PII risk: low. The proposed log fields are teamID and userID (UUIDs), offerType (enum), couponID (short opaque coupon name like retention_legacy). No email, name, IP, payment details. Existing log lines in this file already emit teamID via zap.String (L653) — the patch is consistent with house convention and doesn't widen the PII surface beyond what's already in prod logs.
Log volume risk: negligible. Historical evidence is ~22 cancellation_reasons rows per 30 days. GetRetentionOffer is only called after a reason is submitted (per the FE flow at CancelSubscription.tsx:643-709). Worst plausible case is a handful of log lines per day; in the observed 12-day window only 2 GetRetentionOffer HTTP requests showed up at all. No blow-up risk.
Structured-log convention: must use zap, not stdlib log. Established in the same file at L652-656 and L709, and across stripe_context.go. The compile-ready replacement above follows the house style.
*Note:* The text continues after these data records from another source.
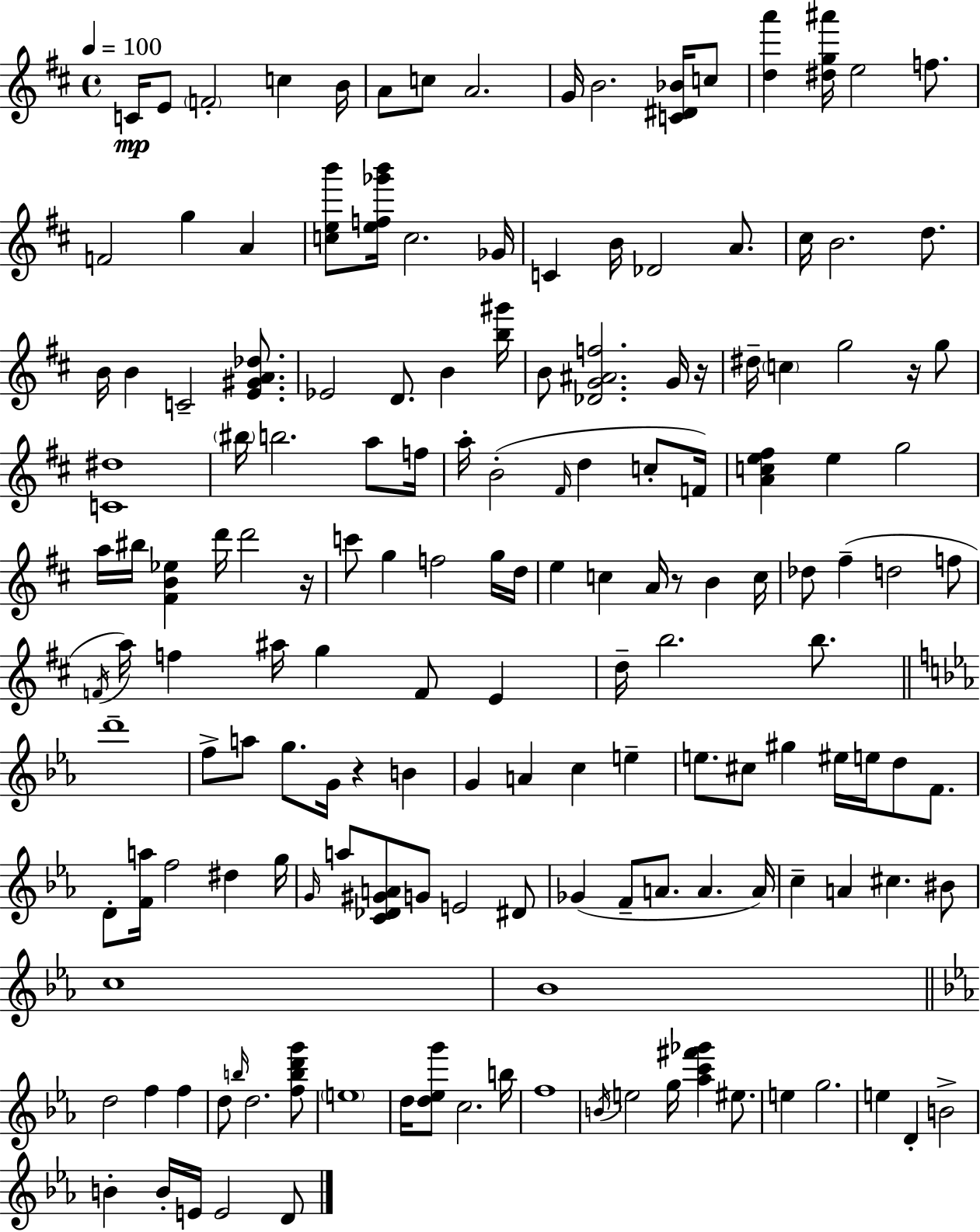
{
  \clef treble
  \time 4/4
  \defaultTimeSignature
  \key d \major
  \tempo 4 = 100
  c'16\mp e'8 \parenthesize f'2-. c''4 b'16 | a'8 c''8 a'2. | g'16 b'2. <c' dis' bes'>16 c''8 | <d'' a'''>4 <dis'' g'' ais'''>16 e''2 f''8. | \break f'2 g''4 a'4 | <c'' e'' b'''>8 <e'' f'' ges''' b'''>16 c''2. ges'16 | c'4 b'16 des'2 a'8. | cis''16 b'2. d''8. | \break b'16 b'4 c'2-- <e' gis' a' des''>8. | ees'2 d'8. b'4 <b'' gis'''>16 | b'8 <des' g' ais' f''>2. g'16 r16 | dis''16-- \parenthesize c''4 g''2 r16 g''8 | \break <c' dis''>1 | \parenthesize bis''16 b''2. a''8 f''16 | a''16-. b'2-.( \grace { fis'16 } d''4 c''8-. | f'16) <a' c'' e'' fis''>4 e''4 g''2 | \break a''16 bis''16 <fis' b' ees''>4 d'''16 d'''2 | r16 c'''8 g''4 f''2 g''16 | d''16 e''4 c''4 a'16 r8 b'4 | c''16 des''8 fis''4--( d''2 f''8 | \break \acciaccatura { f'16 }) a''16 f''4 ais''16 g''4 f'8 e'4 | d''16-- b''2. b''8. | \bar "||" \break \key c \minor d'''1-- | f''8-> a''8 g''8. g'16 r4 b'4 | g'4 a'4 c''4 e''4-- | e''8. cis''8 gis''4 eis''16 e''16 d''8 f'8. | \break d'8-. <f' a''>16 f''2 dis''4 g''16 | \grace { g'16 } a''8 <c' des' gis' a'>8 g'8 e'2 dis'8 | ges'4( f'8-- a'8. a'4. | a'16) c''4-- a'4 cis''4. bis'8 | \break c''1 | bes'1 | \bar "||" \break \key ees \major d''2 f''4 f''4 | d''8 \grace { b''16 } d''2. <f'' b'' d''' g'''>8 | \parenthesize e''1 | d''16 <d'' ees'' g'''>8 c''2. | \break b''16 f''1 | \acciaccatura { b'16 } e''2 g''16 <aes'' c''' fis''' ges'''>4 eis''8. | e''4 g''2. | e''4 d'4-. b'2-> | \break b'4-. b'16-. e'16 e'2 | d'8 \bar "|."
}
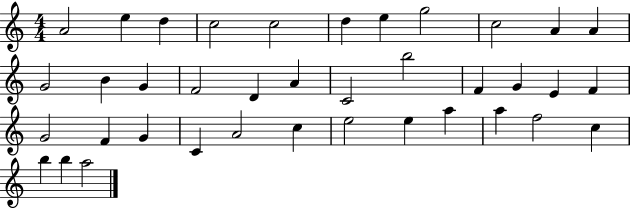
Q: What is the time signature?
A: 4/4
No security-relevant follow-ups. Tier 2 items (Stripe Portal flow_data, legacy CTA gate) have product/UX implications but no security implications. Tier 4 (missing TOBY_RETENTION* secrets) is housekeeping; the code's fail-soft fallback to struct-tag defaults is more secure than a hard-fail on missing secrets, and the current defaults are the values actually expected.
What would change my verdict to validated + high
Single change: the synthesis-draft's Tier 1 "concrete diff" replaced with the compile-ready block in the Quality section above (correct zap API, correct nested field paths, scoped variables, Offer != nil guard). No diagnosis changes needed; no further evidence-gathering needed; no re-dispatch of doctors needed.
What would change it to rejected
Spot-check disconfirming any of the numbers (120/22/17/1) — would invalidate the funnel framing. None disconfirmed; verdict not rejected.
Recommendation to coordinator
Close the canonical doc with status: in_review. In one paragraph in the doc's open-questions section, paste the compile-ready replacement block from the Quality section above and tag a Toby Go reviewer (any owner of apps/api/context/v3/) for sign-off. After approval, ship via fix-shipper — the verify plan as written will work correctly with zap-emitted structured logs.